Checkpoint inhibitors, such as ipilimumab and pembrolizumab, have transformed the prognosis for patients with advanced malignant melanoma and squamous non-small-cell lung cancer, and their use will only expand as experience is gained in a variety of other malignancies, for instance, renal and lymphoma. As the use of checkpoint inhibitors increases, so too will the incidence of their unique side effects, termed immune-related adverse events (irAEs), which can affect dermatological, gastrointestinal, hepatic, endocrine and other systems. Nivolumab is a monoclonal antibody that blocks the human programmed death receptor-1 ligand (PD-L1) found on many cancer cells and is licensed for the treatment of advanced malignant melanoma. We describe the first case of nivolumab-induced adrenalitis resulting in primary adrenal failure presenting with hyponatraemia in a 43-year-old man with malignant melanoma. The case highlights the potentially life-threatening complications of checkpoint inhibitors and the need for patient education and awareness of irAEs among the wider clinical community because such side effects require prompt recognition and treatment.

Learning points:

  • Nivolumab can cause primary adrenal insufficiency.

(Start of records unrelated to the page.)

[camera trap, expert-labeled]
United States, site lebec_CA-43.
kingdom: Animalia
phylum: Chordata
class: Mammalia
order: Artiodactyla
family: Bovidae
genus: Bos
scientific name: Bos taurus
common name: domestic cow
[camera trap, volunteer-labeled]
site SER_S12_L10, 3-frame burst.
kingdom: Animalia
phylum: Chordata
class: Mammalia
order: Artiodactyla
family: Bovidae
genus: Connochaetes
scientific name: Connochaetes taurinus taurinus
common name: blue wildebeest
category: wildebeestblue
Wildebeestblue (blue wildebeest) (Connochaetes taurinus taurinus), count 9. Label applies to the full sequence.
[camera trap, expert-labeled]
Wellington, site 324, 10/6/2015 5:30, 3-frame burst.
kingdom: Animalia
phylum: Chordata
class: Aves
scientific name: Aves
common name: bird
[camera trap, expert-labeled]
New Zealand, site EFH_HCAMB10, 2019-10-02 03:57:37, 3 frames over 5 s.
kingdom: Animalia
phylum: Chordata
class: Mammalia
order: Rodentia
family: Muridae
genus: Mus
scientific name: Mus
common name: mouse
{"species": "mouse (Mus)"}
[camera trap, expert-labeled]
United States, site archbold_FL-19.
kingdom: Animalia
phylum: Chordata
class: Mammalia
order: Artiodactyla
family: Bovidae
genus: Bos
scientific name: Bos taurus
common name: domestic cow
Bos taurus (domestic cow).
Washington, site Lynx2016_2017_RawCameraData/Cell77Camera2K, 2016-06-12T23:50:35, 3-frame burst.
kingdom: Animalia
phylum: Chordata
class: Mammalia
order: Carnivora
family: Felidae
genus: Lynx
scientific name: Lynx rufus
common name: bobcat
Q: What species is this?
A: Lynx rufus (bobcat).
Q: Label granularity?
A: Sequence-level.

  • Not all cases of hyponatraemia in patients with malignancy are due to SIADH.

  • Any patient on a checkpoint inhibitor becoming unwell should have serum cortisol urgently measured and if in doubt hydrocortisone therapy should be initiated.

  • Although hyponatraemia can occur in patients with ACTH deficiency, the possibility of primary adrenal failure should also be considered and investigated by measurement of renin, aldosterone and ACTH.

  • Patients receiving checkpoint inhibitors require education on the potential risks of hypocortisolaemia.

  • PET imaging demonstrated bilateral increased activity consistent with an autoimmune adrenalitis.